Stress Testing ProcessMay 23, 2014 - 16:51
Cube Research offers clear and fair quantitative research on retail structured products.
Our primary aim is to give advisers and investors an indication of the risk and return that each product offers. Our analysis allows products to be filtered to identify a short list of products that may be suitable, and then ranked using a number of different measures to help identify the product that best meets the investor’s requirements.
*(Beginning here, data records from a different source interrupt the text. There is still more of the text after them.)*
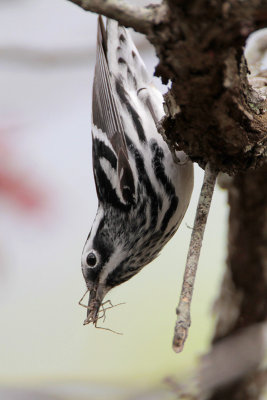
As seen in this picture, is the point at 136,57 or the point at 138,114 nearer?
the point at 138,114

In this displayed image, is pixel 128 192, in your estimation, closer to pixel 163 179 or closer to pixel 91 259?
pixel 163 179

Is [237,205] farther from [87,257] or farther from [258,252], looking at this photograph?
[87,257]

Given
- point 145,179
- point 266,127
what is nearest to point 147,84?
point 145,179

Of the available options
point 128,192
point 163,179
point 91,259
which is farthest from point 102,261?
point 163,179

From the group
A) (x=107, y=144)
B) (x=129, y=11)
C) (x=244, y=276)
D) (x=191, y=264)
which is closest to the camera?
(x=129, y=11)

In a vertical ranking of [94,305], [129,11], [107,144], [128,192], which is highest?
[107,144]

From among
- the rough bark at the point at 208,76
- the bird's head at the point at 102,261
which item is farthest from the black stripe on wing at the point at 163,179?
the rough bark at the point at 208,76
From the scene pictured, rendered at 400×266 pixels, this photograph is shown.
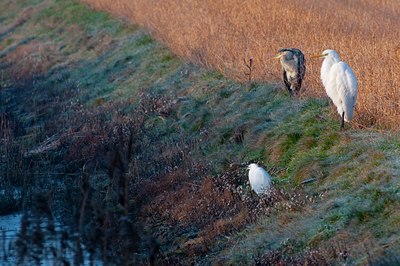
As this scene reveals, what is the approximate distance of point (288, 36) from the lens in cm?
1372

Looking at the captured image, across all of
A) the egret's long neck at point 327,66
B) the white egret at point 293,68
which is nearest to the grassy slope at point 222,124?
the white egret at point 293,68

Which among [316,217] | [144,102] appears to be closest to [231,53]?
[144,102]

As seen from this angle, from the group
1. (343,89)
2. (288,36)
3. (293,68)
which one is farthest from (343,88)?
(288,36)

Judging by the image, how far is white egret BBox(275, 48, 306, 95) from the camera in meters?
11.1

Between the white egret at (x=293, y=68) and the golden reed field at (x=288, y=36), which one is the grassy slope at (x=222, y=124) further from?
the golden reed field at (x=288, y=36)

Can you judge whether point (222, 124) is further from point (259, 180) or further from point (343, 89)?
point (259, 180)

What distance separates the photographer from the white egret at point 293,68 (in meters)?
11.1

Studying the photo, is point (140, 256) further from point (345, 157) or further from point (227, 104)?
point (227, 104)

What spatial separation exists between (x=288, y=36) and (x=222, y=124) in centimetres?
264

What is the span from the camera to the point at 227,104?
40.5 feet

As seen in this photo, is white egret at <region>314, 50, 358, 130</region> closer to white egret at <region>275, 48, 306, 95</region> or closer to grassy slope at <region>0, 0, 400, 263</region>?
grassy slope at <region>0, 0, 400, 263</region>

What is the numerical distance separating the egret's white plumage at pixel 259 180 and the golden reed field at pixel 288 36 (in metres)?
1.41

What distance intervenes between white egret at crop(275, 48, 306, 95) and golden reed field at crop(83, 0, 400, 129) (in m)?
0.23

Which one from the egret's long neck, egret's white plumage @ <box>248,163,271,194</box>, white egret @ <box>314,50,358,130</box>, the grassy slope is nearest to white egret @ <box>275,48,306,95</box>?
the grassy slope
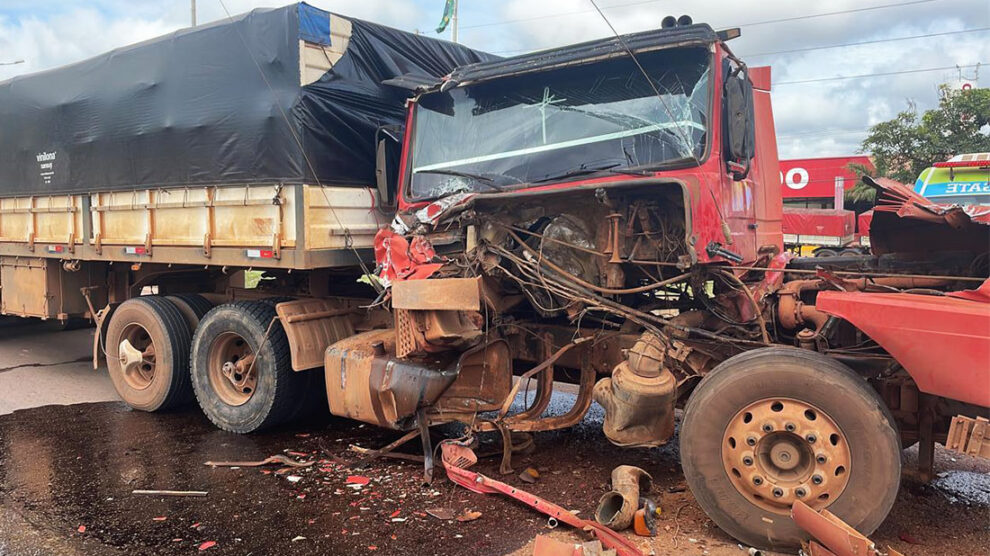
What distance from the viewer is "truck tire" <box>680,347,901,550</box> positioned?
333cm

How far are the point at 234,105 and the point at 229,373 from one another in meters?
2.26

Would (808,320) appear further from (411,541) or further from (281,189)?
(281,189)

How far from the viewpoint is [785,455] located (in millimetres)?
3498

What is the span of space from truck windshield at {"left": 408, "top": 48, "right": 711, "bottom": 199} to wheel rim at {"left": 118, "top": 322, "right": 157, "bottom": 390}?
3.37m

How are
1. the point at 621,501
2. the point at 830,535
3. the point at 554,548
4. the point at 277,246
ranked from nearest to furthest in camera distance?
1. the point at 830,535
2. the point at 554,548
3. the point at 621,501
4. the point at 277,246

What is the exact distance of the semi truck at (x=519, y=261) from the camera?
3.52 meters

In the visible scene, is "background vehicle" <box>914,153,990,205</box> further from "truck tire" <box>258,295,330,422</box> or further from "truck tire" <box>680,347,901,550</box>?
"truck tire" <box>258,295,330,422</box>

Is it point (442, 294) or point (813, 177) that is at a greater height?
point (813, 177)

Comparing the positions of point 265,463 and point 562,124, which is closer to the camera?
point 562,124

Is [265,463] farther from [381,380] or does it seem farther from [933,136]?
[933,136]

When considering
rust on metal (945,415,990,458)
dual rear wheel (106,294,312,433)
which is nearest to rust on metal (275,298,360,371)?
dual rear wheel (106,294,312,433)

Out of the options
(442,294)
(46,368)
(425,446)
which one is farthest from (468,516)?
(46,368)

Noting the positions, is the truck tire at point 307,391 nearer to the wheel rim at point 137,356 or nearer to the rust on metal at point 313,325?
the rust on metal at point 313,325

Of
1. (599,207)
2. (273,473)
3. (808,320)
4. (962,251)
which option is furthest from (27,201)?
(962,251)
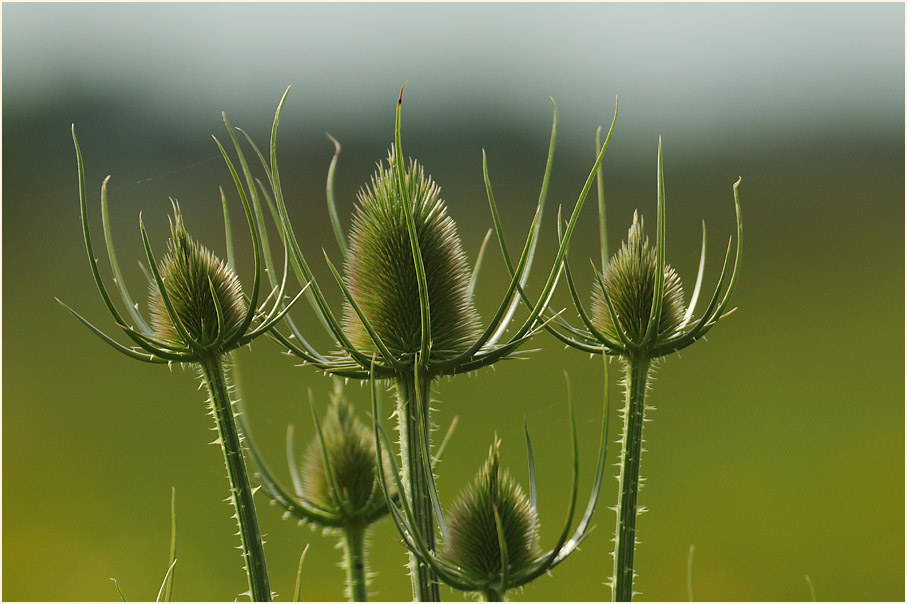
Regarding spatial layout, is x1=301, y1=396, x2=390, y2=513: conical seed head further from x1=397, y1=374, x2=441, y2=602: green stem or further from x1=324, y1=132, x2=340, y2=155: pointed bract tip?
x1=324, y1=132, x2=340, y2=155: pointed bract tip

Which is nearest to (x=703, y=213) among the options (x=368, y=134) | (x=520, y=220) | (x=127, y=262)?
(x=520, y=220)

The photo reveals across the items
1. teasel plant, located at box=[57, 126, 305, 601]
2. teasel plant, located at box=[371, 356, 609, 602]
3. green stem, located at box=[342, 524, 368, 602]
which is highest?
teasel plant, located at box=[57, 126, 305, 601]

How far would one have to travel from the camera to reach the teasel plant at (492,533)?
3.42ft

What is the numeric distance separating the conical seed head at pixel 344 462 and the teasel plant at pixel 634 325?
469 millimetres

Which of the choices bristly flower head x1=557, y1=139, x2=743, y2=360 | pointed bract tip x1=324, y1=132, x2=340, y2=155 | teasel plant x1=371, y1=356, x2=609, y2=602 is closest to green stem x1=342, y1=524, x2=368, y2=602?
teasel plant x1=371, y1=356, x2=609, y2=602

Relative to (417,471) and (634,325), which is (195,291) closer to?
(417,471)

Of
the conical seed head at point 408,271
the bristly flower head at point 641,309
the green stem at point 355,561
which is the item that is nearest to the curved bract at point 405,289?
the conical seed head at point 408,271

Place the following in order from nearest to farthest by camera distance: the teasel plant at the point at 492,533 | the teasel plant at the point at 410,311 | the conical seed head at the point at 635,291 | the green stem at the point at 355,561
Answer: the teasel plant at the point at 492,533 → the teasel plant at the point at 410,311 → the conical seed head at the point at 635,291 → the green stem at the point at 355,561

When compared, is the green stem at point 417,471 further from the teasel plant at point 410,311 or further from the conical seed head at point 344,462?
the conical seed head at point 344,462

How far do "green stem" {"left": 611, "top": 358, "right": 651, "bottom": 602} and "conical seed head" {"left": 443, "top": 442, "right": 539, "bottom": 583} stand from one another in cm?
13

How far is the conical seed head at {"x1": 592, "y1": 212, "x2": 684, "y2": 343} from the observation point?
1257mm

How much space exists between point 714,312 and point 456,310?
409mm

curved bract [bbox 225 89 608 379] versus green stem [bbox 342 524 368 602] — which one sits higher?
curved bract [bbox 225 89 608 379]

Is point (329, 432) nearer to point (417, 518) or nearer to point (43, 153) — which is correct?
point (417, 518)
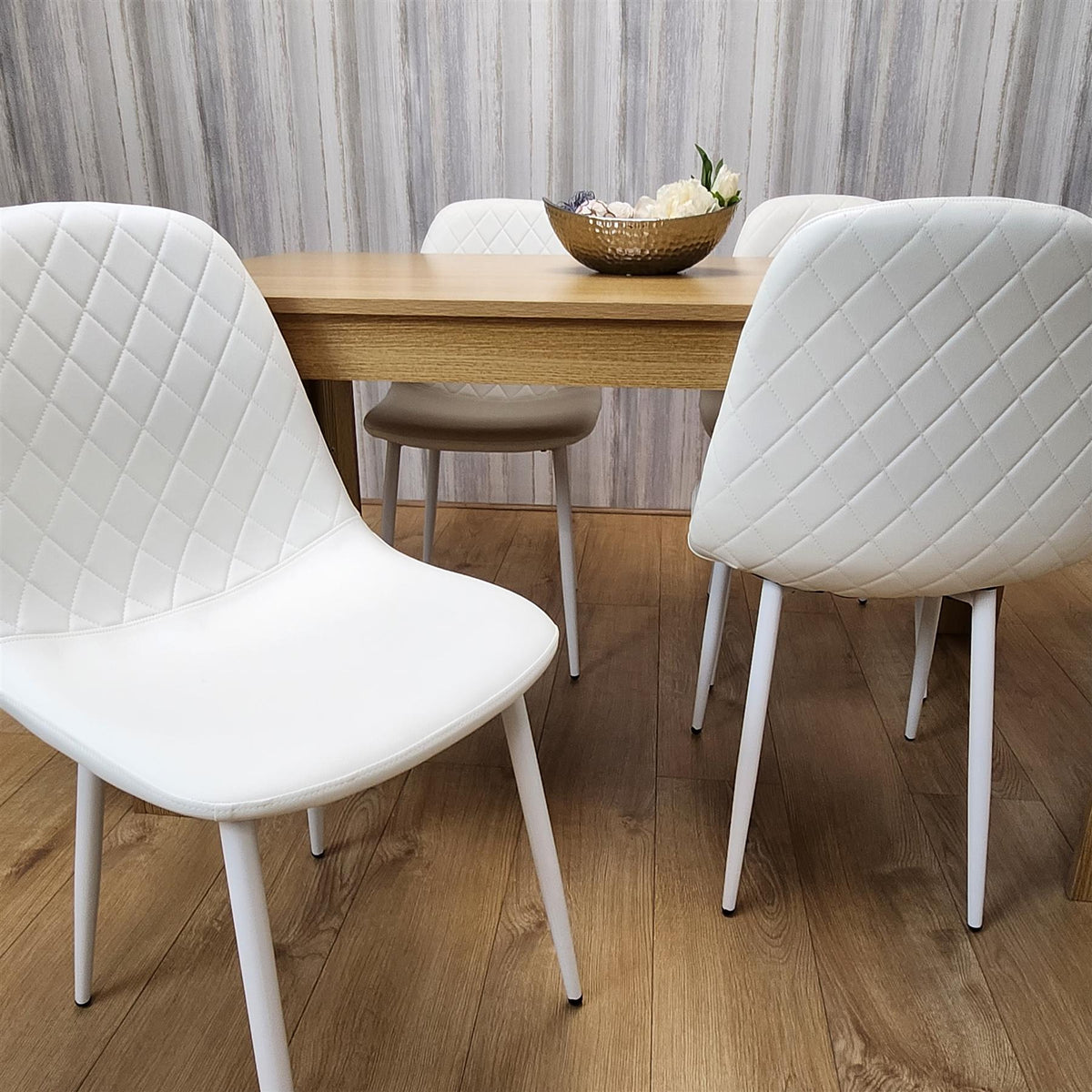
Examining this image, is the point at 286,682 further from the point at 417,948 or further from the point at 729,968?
the point at 729,968

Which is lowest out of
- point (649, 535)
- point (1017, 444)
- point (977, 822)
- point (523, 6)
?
point (649, 535)

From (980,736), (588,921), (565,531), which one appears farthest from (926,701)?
(588,921)

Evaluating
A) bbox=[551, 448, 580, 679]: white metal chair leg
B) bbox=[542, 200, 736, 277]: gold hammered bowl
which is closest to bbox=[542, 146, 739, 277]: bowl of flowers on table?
bbox=[542, 200, 736, 277]: gold hammered bowl

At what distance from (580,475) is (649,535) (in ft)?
0.95

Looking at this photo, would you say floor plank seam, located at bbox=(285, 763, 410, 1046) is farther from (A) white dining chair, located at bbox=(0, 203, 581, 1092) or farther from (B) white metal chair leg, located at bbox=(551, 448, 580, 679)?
(B) white metal chair leg, located at bbox=(551, 448, 580, 679)

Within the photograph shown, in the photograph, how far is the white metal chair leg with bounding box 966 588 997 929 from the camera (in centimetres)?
111

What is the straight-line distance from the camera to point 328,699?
33.4 inches

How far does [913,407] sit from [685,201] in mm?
562

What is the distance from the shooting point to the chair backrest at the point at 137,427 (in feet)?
3.03

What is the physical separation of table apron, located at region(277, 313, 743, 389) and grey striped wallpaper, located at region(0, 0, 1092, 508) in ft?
4.63

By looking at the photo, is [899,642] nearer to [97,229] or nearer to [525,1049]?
[525,1049]

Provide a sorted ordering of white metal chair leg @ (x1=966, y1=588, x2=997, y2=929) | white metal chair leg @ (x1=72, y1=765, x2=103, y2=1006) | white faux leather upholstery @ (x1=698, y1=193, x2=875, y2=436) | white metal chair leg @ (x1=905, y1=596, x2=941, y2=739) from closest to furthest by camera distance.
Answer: white metal chair leg @ (x1=72, y1=765, x2=103, y2=1006) < white metal chair leg @ (x1=966, y1=588, x2=997, y2=929) < white metal chair leg @ (x1=905, y1=596, x2=941, y2=739) < white faux leather upholstery @ (x1=698, y1=193, x2=875, y2=436)

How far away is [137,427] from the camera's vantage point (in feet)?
3.30

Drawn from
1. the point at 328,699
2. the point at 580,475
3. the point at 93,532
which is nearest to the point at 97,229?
the point at 93,532
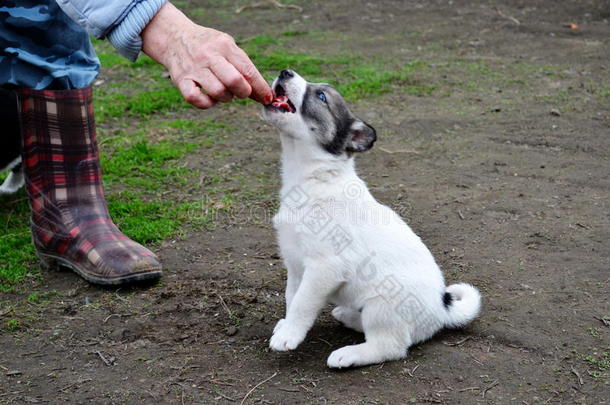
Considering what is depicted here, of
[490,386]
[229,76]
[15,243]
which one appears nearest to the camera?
[229,76]

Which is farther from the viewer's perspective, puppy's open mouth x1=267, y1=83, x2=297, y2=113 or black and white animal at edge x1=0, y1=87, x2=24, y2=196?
black and white animal at edge x1=0, y1=87, x2=24, y2=196

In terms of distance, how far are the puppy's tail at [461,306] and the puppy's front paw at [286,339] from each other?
0.65m

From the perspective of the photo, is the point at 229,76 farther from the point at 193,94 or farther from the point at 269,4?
the point at 269,4

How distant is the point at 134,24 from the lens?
99.3 inches

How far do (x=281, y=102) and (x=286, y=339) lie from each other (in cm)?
105

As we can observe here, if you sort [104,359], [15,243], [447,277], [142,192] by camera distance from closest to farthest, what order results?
1. [104,359]
2. [447,277]
3. [15,243]
4. [142,192]

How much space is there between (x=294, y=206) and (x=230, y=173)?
77.8 inches

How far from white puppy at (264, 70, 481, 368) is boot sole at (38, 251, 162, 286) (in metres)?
0.83

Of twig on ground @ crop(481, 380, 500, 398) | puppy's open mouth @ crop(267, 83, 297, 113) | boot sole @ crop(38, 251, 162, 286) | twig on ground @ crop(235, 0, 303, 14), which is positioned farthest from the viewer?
twig on ground @ crop(235, 0, 303, 14)

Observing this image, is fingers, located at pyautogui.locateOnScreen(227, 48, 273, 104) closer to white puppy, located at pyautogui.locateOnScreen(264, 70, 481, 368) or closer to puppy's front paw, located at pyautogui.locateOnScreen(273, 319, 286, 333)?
white puppy, located at pyautogui.locateOnScreen(264, 70, 481, 368)

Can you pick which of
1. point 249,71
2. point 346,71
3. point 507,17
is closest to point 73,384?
point 249,71

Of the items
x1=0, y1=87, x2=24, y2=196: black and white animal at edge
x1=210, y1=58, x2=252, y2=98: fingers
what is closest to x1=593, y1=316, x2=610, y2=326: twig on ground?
x1=210, y1=58, x2=252, y2=98: fingers

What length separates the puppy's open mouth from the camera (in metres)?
3.42

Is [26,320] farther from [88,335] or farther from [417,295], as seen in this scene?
[417,295]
- We measure risk and return using data that we can observe and which is publicly available through external sources such as Bloomberg
- Our analysis is fully transparent, objective and verifiable
- We are not required to make any assumptions, estimates or judgments
- We use straightforward methodologies, applied consistently across all products
- We offer clear analysis of the risks and returns a product offers
- We calculate the “volatility” of a product and use this volatility to calculate the Risk Score
- We calculate the overall expected return as a percentage per annum that a product offers
- Our analysis makes product comparison straightforward;
- Investors can compare structured products to benchmark equity / bond portfolios
- Investors are easily able to compare structured products from one issuer with another
- Investors can compare products that offer exposure to different underlying markets
- There is no need for specialist statistical or mathematical knowledge to understand the analysis
- Our analysis is consistent with the risk information offered by funds in their Key Investor Information Documents (KIIDs) and consistent with the main financial planning tools and processes
For each product, we offer online analysis and create an Cube Information Document (CID) as a PDF that can be downloaded from our web site. This document is created when the product is first available to investors.
Both the online analysis and CID are updated on a regular basis throughout the term of the product. Up to date analysis will reflect the current product price and the latest levels of the underlying assets.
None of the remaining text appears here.